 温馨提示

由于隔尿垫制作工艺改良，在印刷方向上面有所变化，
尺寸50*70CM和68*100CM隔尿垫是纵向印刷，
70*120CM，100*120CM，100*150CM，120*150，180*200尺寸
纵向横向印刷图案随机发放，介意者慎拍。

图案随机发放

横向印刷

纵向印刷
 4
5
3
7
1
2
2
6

----------------

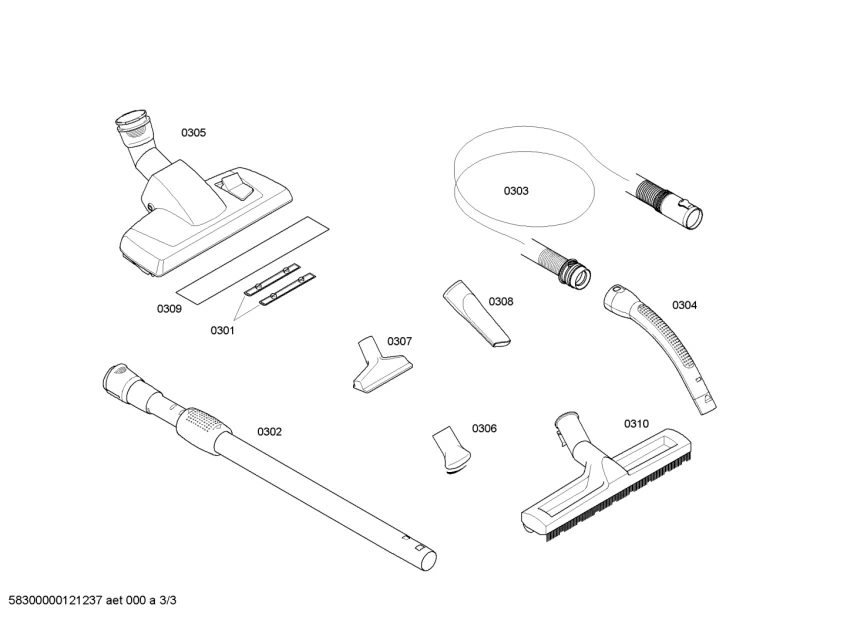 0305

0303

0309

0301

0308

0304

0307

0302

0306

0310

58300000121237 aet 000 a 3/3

----------------

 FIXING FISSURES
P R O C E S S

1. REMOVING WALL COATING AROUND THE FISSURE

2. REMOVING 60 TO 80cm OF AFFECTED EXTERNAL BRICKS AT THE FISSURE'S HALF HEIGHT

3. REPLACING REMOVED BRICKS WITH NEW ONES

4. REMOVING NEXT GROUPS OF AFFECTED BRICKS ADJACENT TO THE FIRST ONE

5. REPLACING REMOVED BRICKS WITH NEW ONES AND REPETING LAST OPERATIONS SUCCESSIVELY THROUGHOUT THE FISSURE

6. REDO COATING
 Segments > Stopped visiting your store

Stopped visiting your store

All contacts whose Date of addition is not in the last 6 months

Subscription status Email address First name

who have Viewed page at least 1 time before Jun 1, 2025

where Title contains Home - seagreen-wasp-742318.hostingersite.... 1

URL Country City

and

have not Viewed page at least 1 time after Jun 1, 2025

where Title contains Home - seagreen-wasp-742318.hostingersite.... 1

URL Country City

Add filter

----------------

• EXERCISE: Could you find every line in the records above that has the string "have" and copy it?

• WRITTEN SOLUTION:
who have Viewed page at least 1 time before Jun 1, 2025
have not Viewed page at least 1 time after Jun 1, 2025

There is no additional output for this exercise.